### Extrait du texte
Des propos qualifiés de « peu courtois » et de « peu diplomatique
Rome, 20 octobre 2004 (Apic) Le président du Conseil pontifical pour la promotion de l’unité des chrétiens juge positif le dialogue entre juifs et catholiques. Le rabbin chef de Rome y relève des limites. En ayant des propos durs à l’égard de Rome. Au point de faire dire à un haut prélat de la curie que « nous avons pris une douche froide », estimant que le rabbin Riccardo Di Segni avait été « peu courtois » et « peu diplomatique ».
Riccardo Di Segni, rabbin chef de Rome, a pointé les limites existant dans les progrès du dialogue entre catholiques et juifs lors de l’inauguration du séminaire universitaire de l’université pontificale grégorienne « L’Eglise catholique et l’hébraïsme de Vatican II à aujourd’hui », tenu le 19 octobre au soir. Lors de cette même séance, le cardinal Walter Kasper, président du Conseil pontifical pour la promotion de l’unité des chrétiens a, quant à lui, souligné « l’extraordinaire développement de ces relations » devant les 12 membres de la Commission de dialogue du Saint-Siège et du Grand Rabbinat d’Israël, réunis dans les environs de Rome du 17 au 19 octobre 2004.
Le rabbin de Rome, qui ne participe pas à la Commission de dialogue du Saint-Siège et du Grand Rabbinat d’Israël, a demandé que le dialogue entre catholiques et juifs « ne soit pas un respect de façade » car « l’idéal est loin de la vérité ». « Il faut construire un espace de liberté qui ne soit pas arrogant et agressif pour nos fois. Le dialogue peut suivre la règle de la courtoisie diplomatique, mais ne pas être une tractation diplomatique fondée sur des concessions réciproques », a-t-il estimé.
« L’Eglise a inévitablement mené le dialogue avec son propre langage, avec sa propre mentalité et sa propre culture, sa vision de monde et ses exigences », a-t-il insisté, soulignant ainsi « l’asymétrie des rapports » et la « fragilité des conquêtes ».

### Données fournies
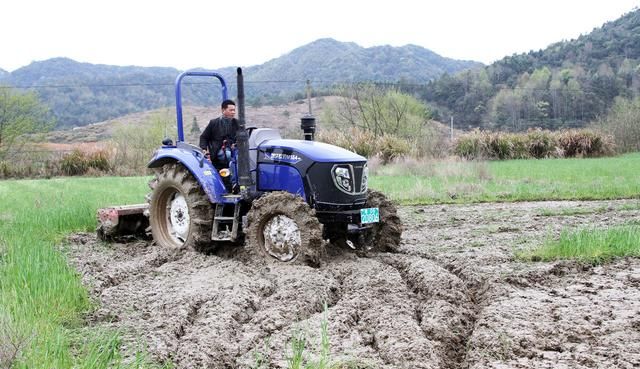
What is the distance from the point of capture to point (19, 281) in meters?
4.99

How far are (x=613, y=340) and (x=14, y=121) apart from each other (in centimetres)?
3784

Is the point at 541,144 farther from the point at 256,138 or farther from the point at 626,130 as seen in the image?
the point at 256,138

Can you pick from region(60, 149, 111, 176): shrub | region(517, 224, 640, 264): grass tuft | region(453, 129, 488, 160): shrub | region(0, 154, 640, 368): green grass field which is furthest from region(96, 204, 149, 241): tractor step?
region(453, 129, 488, 160): shrub

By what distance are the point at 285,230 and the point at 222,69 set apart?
94.4 meters

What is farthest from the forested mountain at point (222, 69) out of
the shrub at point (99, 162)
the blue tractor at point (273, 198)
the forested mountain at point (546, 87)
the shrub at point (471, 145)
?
the blue tractor at point (273, 198)

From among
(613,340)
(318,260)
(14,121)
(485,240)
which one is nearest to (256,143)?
(318,260)

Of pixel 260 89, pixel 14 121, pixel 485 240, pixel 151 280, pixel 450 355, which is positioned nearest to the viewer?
pixel 450 355

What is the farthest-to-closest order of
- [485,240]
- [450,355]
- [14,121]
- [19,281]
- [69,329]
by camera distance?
[14,121], [485,240], [19,281], [69,329], [450,355]

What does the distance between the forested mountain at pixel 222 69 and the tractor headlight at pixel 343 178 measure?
55.5 meters

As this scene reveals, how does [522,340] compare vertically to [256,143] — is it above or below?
below

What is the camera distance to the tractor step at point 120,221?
27.8 feet

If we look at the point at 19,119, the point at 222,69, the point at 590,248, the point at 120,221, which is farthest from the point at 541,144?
the point at 222,69

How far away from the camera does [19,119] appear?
1449 inches

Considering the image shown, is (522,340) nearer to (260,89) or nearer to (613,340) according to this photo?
(613,340)
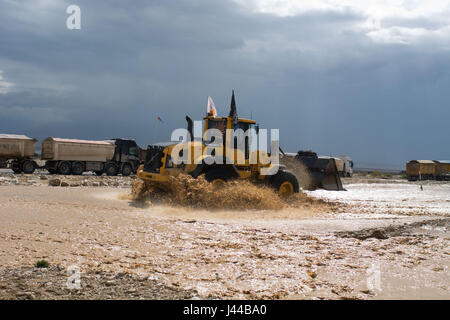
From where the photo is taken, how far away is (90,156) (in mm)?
32094

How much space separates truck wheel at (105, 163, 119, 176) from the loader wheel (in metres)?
20.7

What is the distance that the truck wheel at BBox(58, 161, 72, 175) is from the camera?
3098 cm

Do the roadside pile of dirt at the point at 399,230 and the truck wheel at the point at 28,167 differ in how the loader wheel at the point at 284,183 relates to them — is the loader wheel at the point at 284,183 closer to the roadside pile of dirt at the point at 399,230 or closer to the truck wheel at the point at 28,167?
the roadside pile of dirt at the point at 399,230

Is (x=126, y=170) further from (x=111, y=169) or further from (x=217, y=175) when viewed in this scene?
(x=217, y=175)

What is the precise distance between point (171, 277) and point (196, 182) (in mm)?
7542

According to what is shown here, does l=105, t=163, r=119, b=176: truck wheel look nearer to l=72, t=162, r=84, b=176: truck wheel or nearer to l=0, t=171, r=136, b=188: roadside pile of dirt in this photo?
l=72, t=162, r=84, b=176: truck wheel

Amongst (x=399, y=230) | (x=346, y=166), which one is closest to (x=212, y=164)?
(x=399, y=230)

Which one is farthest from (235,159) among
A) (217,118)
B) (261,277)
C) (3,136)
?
(3,136)

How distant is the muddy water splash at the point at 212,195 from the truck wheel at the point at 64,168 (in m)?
19.1

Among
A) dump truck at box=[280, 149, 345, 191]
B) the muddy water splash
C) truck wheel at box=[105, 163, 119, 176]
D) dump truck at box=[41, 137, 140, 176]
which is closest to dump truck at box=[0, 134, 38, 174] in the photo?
dump truck at box=[41, 137, 140, 176]

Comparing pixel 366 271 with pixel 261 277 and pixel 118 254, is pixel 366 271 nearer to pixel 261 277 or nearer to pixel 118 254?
pixel 261 277

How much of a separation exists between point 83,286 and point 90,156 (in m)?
28.7

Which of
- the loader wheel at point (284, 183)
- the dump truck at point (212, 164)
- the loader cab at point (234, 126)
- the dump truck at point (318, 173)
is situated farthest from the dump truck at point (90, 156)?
the loader wheel at point (284, 183)

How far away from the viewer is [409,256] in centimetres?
687
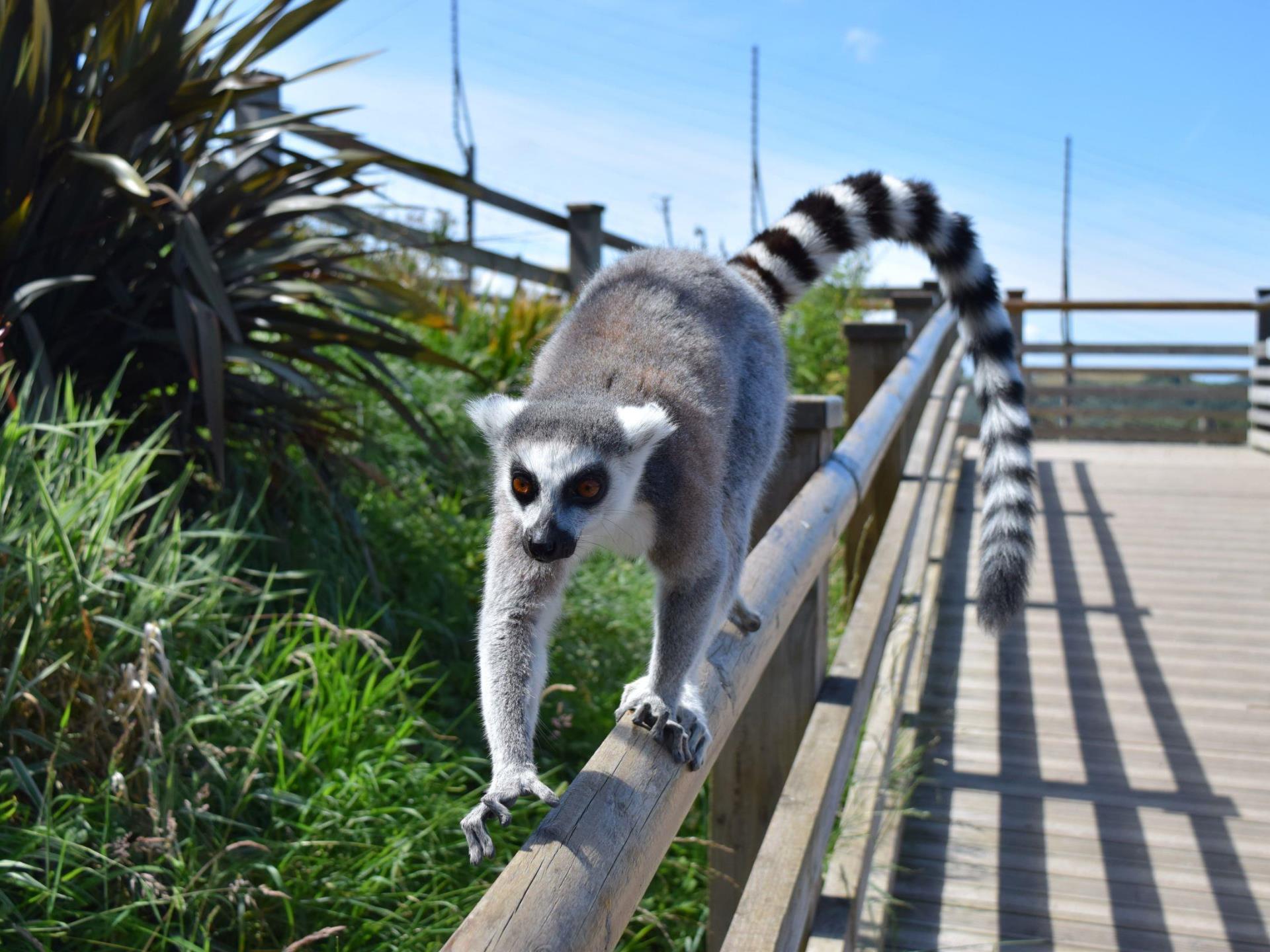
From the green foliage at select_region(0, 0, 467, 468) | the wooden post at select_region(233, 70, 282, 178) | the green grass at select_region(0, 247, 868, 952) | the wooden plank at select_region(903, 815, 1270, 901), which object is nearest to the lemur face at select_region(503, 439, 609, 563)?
the green grass at select_region(0, 247, 868, 952)

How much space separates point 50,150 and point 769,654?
10.5ft

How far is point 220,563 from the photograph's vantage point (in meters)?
3.48

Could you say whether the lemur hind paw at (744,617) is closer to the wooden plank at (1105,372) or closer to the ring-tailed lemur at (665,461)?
the ring-tailed lemur at (665,461)

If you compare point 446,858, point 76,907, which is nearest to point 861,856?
point 446,858

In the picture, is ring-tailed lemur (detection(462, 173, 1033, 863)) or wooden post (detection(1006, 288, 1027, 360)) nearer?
ring-tailed lemur (detection(462, 173, 1033, 863))

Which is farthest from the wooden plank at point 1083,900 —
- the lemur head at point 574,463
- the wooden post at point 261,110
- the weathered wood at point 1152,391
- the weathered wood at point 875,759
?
the weathered wood at point 1152,391

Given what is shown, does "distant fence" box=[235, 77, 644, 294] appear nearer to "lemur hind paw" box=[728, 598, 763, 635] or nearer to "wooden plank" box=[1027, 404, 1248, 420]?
"lemur hind paw" box=[728, 598, 763, 635]

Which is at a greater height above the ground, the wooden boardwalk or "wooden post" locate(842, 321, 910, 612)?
"wooden post" locate(842, 321, 910, 612)

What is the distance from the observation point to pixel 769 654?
2.27m

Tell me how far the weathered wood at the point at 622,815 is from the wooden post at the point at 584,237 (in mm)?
6467

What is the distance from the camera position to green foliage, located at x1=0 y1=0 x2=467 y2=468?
3.72 metres

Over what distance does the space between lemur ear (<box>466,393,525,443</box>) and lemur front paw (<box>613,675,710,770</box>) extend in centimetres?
75

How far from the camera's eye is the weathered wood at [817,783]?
2.08 m

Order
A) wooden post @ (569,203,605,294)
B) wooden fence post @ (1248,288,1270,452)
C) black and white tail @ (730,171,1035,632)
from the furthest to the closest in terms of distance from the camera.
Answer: wooden fence post @ (1248,288,1270,452)
wooden post @ (569,203,605,294)
black and white tail @ (730,171,1035,632)
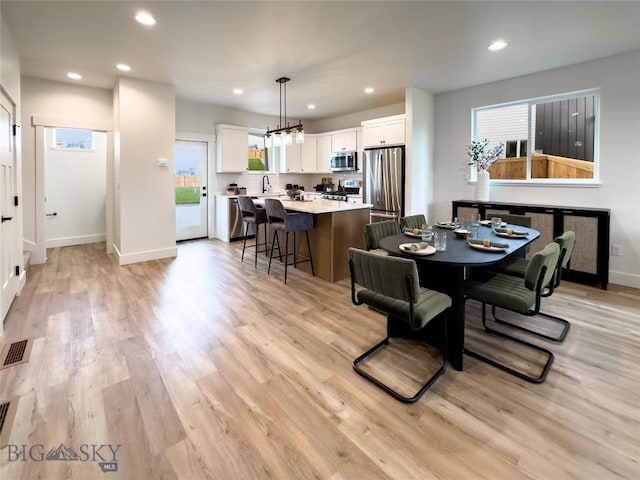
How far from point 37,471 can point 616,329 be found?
4036mm

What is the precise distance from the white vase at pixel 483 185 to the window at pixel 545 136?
1.26 feet

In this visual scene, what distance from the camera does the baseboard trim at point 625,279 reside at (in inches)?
153

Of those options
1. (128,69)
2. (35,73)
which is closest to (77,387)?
(128,69)

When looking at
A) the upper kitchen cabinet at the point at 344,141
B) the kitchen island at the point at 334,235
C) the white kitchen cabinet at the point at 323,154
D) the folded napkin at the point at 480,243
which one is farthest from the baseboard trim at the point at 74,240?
the folded napkin at the point at 480,243

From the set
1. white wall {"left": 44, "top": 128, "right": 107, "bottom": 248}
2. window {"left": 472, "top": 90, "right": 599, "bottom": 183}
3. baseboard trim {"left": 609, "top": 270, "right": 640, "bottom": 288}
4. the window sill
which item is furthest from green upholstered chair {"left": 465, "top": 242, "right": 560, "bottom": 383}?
white wall {"left": 44, "top": 128, "right": 107, "bottom": 248}

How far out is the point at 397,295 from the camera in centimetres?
189

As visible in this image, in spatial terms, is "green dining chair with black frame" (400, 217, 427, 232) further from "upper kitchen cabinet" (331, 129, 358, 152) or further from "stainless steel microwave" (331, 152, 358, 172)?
"upper kitchen cabinet" (331, 129, 358, 152)

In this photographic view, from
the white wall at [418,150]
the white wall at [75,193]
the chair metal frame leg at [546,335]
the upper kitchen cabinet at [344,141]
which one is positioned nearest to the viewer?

### Travail demandé
- 1) Indiquez si chacune des affirmations suivantes est conforme à l’extrait en répondant par oui ou par non et en citant les mots décisifs de celui-ci : (a) Le rabbin Riccardo Di Segni participe à la Commission de dialogue du Saint-Siège et du Grand Rabbinat d’Israël. (b) Cette commission s’est réunie dans les environs de Rome du 17 au 19 octobre 2004. (c) Le cardinal Walter Kasper a souligné le développement des relations entre catholiques et juifs.
- 2) Traduisez en anglais cette phrase de l’extrait : « Il faut construire un espace de liberté qui ne soit pas arrogant et agressif pour nos fois. »

### Résultats attendus
- 1)
(a) Non : « qui ne participe pas à la Commission de dialogue du Saint-Siège et du Grand Rabbinat d’Israël ».
(b) Oui : « réunis dans les environs de Rome du 17 au 19 octobre 2004 ».
(c) Oui : « a, quant à lui, souligné « l’extraordinaire développement de ces relations » ».

- 2) We must build a space of freedom that is neither arrogant nor aggressive toward our faiths.